▶ [What the task requires] Below, copy word for word the stretch from the line containing "What amount of" through the end of the items.
--- BEGIN ---
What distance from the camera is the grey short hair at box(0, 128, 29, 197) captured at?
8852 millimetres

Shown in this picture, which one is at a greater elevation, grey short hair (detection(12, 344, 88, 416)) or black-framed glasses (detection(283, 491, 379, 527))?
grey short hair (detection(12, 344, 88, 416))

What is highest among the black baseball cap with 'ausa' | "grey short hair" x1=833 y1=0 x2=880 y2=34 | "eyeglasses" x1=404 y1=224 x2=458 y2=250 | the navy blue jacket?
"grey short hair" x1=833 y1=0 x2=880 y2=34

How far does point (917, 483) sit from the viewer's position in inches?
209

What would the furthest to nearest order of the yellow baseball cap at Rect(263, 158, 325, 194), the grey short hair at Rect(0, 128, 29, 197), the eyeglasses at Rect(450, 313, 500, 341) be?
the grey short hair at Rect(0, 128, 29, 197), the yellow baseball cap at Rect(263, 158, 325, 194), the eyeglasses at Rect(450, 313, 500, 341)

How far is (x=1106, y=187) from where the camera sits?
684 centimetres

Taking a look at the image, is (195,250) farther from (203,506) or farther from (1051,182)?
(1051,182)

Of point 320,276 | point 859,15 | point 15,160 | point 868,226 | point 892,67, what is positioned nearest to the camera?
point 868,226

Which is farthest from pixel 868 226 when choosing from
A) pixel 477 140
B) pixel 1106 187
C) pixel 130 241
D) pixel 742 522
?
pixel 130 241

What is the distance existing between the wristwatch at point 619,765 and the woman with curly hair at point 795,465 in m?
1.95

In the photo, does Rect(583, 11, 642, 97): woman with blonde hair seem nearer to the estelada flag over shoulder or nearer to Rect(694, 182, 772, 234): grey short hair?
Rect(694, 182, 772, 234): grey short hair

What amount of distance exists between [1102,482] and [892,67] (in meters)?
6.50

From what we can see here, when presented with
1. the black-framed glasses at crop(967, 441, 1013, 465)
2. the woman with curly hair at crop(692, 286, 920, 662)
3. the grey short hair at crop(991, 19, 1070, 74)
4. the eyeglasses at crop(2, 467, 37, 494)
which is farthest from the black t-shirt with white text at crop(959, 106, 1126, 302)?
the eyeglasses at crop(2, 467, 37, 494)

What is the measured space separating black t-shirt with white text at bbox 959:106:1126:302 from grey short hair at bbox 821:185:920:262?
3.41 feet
--- END ---
▶ [The result]
What amount of distance exists between [1102,482] and [892,67] (in meters)?
6.50

From what we can see here, when presented with
1. the black-framed glasses at crop(967, 441, 1013, 465)
2. the woman with curly hair at crop(692, 286, 920, 662)
3. the grey short hair at crop(991, 19, 1070, 74)
4. the eyeglasses at crop(2, 467, 37, 494)
which is farthest from the black t-shirt with white text at crop(959, 106, 1126, 302)?
the eyeglasses at crop(2, 467, 37, 494)

What is the measured space separating black t-shirt with white text at bbox 959:106:1126:302 from grey short hair at bbox 821:185:920:262?
3.41 feet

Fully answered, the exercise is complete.